提取文本 ->

—————

Written by Robert_Wang in Southwest University of Science And Technology.
这里提出用非递归遍历的原因是:用递归遍历虽然方便,但是不能递归太深,否则会 stack overflow
先序遍历这里有两种遍历方法
void PreOrder1(Btree*b)
{
stack<node*>s;
Btree *p;
//if (b) s.push(b);
if (b)
{
while (b || !s.empty())
{
while (b)
{
cout << b->data << " ";
s.push(b);
b = b->lchild;
}
if (!s.empty())
{
p = s.top();
s.pop();
if (p->rchild) s.push(p->rchild);
}
}
}
}
void PreOrder2(Btree*b)
{
stack<Btree*>s;
Btree *p;
if (b)
{
s.push(b);
while (!s.empty())
{
p = s.top();
s.pop();
cout << p->data << " ";
if (p->rchild) s.push(p->rchild);
if (p->lchild) s.push(p->lchild);
}
}
}
中序遍历只需要在上面的代码的基础上稍作改动
//中序遍历的非递归遍历
void InOrder(Btree*b)
{
Btree*p;
stack<Btree*>s;
if (b)
{
while (b || !s.empty())
{
while (b)
{
s.push(b);
b = b->lchild;
}
if (!s.empty())

—————

轮廓标注条目:
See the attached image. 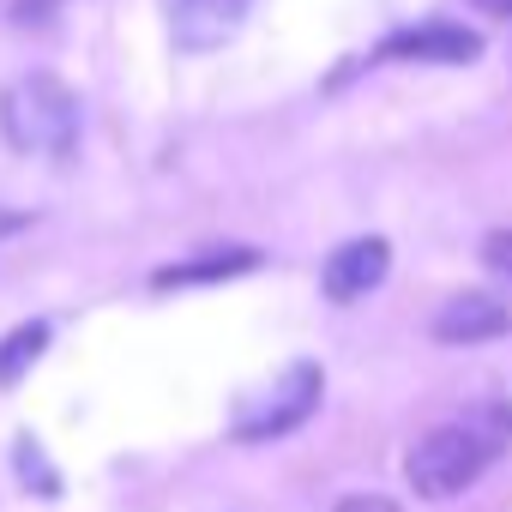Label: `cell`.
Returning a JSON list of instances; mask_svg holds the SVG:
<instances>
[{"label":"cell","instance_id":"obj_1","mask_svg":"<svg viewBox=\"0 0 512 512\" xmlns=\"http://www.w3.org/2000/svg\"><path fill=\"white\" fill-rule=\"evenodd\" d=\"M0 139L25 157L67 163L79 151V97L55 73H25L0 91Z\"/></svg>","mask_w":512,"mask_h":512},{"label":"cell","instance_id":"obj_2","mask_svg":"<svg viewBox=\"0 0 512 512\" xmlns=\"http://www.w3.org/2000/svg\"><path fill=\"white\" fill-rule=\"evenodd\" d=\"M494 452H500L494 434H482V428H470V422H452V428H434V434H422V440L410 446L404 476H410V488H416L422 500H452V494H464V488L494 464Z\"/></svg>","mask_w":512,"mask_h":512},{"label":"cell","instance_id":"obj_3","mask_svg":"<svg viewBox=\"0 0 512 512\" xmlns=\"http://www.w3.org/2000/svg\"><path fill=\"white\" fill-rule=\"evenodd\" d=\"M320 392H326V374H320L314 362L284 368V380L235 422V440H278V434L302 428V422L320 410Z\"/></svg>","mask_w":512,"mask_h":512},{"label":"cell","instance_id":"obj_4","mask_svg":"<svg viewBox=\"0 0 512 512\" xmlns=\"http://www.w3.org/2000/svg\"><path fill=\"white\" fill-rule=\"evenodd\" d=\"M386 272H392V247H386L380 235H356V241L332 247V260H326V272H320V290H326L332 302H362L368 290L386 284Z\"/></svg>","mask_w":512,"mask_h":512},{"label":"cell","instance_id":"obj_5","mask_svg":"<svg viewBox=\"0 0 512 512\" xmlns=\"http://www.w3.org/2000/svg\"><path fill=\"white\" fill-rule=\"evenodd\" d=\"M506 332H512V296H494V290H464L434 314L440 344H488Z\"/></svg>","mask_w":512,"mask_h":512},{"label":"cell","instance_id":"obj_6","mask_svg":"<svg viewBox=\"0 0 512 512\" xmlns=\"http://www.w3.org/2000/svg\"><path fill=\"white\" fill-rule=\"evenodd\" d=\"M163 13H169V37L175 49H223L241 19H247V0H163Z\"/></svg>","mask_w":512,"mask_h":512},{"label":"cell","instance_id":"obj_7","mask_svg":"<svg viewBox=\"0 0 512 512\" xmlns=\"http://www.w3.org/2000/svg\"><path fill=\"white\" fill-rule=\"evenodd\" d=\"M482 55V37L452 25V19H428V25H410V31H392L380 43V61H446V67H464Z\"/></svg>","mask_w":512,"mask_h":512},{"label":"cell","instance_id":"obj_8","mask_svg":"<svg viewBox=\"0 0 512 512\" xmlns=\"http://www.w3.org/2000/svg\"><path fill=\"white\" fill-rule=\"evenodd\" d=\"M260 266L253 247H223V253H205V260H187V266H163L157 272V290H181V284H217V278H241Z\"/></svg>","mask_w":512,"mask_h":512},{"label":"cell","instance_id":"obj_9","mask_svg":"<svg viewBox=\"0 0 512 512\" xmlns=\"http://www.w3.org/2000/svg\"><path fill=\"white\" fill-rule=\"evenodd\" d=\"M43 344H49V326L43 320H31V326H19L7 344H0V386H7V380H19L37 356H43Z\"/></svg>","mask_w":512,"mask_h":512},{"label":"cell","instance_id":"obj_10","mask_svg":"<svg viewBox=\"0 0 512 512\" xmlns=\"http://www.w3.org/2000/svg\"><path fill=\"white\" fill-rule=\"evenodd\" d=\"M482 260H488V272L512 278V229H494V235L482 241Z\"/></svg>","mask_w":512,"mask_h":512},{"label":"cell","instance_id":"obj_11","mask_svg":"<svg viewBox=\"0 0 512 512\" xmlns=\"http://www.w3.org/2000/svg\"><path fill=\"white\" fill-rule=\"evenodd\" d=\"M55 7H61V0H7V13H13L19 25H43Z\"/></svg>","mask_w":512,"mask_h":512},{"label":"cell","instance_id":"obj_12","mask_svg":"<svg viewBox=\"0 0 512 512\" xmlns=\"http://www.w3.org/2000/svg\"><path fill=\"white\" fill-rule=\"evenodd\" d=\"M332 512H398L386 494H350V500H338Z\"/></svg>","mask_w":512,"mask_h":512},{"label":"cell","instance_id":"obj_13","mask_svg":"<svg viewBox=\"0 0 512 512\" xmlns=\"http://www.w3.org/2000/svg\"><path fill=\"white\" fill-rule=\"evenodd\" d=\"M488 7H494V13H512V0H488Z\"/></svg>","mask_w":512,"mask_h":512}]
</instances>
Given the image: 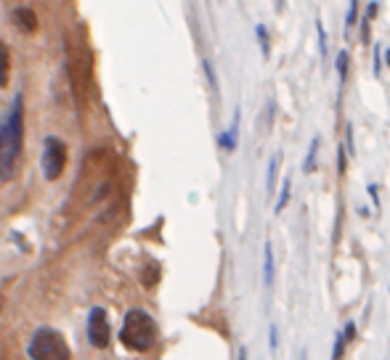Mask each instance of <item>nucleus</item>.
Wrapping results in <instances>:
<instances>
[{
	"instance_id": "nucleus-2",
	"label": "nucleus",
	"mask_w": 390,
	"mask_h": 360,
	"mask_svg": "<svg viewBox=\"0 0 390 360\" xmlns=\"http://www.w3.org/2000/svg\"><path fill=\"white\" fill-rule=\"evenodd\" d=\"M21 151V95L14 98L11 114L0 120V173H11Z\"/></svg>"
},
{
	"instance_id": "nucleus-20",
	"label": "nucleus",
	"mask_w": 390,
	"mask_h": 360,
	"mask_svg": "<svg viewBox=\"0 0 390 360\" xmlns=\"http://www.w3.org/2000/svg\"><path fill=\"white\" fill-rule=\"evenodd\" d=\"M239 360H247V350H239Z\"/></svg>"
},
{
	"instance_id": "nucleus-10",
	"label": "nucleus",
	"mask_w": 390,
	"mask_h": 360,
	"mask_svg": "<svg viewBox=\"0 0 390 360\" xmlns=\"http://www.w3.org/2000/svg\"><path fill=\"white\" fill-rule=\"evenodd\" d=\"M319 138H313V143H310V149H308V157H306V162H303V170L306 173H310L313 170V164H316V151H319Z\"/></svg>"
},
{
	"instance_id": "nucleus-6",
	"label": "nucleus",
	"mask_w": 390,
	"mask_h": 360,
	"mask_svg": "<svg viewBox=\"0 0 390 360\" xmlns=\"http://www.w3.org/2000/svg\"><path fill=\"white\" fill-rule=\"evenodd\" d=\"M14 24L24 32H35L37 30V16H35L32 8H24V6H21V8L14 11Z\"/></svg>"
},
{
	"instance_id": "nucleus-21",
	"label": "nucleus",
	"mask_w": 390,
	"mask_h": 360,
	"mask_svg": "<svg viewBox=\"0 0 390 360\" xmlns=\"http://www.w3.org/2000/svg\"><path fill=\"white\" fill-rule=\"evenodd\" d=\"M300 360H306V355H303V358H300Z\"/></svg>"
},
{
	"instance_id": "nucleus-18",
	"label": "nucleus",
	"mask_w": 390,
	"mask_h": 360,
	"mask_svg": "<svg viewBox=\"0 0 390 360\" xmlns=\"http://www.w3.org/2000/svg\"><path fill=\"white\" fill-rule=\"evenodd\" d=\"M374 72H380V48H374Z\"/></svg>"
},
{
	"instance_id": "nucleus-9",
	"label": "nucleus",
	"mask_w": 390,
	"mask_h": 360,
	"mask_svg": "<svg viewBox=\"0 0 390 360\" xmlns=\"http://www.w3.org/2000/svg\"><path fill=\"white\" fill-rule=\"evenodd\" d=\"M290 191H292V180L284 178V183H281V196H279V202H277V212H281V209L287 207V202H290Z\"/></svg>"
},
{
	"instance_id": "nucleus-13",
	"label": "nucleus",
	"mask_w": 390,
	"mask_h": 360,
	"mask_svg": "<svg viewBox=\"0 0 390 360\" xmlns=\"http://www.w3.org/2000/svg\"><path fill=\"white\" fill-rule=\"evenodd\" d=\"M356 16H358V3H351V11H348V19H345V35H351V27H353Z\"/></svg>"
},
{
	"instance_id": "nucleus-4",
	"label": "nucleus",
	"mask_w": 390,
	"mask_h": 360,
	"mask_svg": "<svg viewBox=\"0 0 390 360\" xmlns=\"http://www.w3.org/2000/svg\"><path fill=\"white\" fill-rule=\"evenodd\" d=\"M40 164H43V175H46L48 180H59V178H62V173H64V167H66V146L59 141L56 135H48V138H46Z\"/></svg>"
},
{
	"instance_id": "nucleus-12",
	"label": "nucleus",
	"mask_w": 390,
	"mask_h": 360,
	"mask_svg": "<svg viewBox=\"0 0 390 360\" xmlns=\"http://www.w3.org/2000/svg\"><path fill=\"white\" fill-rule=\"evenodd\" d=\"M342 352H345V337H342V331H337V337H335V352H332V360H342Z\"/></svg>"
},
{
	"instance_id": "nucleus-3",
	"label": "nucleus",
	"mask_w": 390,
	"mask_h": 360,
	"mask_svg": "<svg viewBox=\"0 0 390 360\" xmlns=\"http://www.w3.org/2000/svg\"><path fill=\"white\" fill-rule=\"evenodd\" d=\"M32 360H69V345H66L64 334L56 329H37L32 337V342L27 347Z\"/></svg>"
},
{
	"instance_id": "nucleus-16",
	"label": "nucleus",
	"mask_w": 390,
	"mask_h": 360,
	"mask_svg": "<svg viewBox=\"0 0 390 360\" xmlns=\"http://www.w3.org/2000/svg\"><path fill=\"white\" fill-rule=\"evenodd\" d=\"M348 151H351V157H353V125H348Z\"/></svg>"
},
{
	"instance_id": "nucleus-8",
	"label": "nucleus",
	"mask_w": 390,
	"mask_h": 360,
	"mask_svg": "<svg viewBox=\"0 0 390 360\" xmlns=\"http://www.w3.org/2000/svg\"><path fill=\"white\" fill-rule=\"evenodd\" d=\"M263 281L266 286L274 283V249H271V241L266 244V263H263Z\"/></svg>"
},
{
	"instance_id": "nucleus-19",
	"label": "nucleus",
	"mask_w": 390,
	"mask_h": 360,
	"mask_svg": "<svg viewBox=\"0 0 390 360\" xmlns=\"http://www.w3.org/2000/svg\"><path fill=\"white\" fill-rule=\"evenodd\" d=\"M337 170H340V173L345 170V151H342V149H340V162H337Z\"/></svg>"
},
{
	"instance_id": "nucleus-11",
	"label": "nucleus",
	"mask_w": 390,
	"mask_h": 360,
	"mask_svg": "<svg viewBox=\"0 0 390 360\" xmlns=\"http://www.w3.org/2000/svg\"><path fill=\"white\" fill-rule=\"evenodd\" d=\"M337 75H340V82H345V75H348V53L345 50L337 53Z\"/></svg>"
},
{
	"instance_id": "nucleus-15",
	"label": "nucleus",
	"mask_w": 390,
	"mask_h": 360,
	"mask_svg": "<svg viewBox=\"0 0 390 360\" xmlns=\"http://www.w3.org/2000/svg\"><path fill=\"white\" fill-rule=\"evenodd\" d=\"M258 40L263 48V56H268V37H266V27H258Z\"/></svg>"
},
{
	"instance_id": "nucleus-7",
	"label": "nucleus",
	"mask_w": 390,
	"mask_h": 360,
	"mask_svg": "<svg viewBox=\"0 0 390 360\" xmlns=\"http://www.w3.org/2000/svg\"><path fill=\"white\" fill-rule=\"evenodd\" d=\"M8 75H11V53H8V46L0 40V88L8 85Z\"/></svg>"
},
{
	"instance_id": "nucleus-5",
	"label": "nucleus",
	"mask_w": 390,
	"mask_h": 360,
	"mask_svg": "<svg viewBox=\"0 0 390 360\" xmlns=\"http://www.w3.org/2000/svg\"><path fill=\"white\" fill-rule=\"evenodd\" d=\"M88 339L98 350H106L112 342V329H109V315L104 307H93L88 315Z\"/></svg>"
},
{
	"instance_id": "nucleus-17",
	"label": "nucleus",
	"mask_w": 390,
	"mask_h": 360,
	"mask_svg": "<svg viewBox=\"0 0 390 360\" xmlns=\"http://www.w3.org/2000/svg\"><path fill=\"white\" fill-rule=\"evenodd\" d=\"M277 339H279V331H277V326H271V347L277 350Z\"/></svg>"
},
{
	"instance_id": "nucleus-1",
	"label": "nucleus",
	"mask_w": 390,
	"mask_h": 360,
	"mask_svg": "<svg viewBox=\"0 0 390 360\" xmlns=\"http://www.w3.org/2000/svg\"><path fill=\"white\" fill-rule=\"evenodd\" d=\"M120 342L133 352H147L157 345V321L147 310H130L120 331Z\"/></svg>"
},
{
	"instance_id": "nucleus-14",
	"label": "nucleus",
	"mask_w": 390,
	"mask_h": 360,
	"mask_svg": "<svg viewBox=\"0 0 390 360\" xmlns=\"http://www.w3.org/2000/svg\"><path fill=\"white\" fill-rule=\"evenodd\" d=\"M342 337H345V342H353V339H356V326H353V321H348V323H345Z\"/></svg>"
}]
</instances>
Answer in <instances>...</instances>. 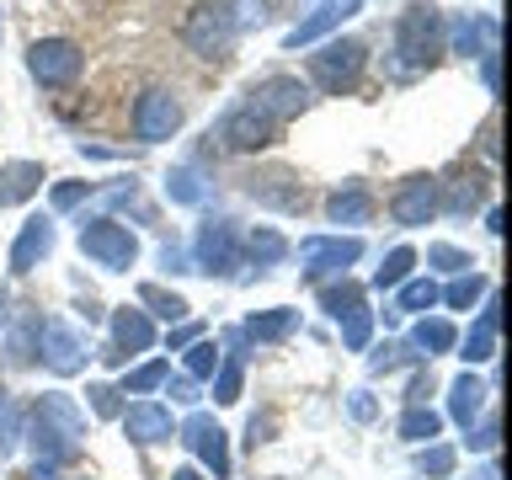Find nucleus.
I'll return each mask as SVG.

—————

任务要求 ->
找出这段关于二叉树非递归遍历的文本中定义的所有函数，写出它们的名称。

任务解答 ->
PreOrder1、PreOrder2、InOrder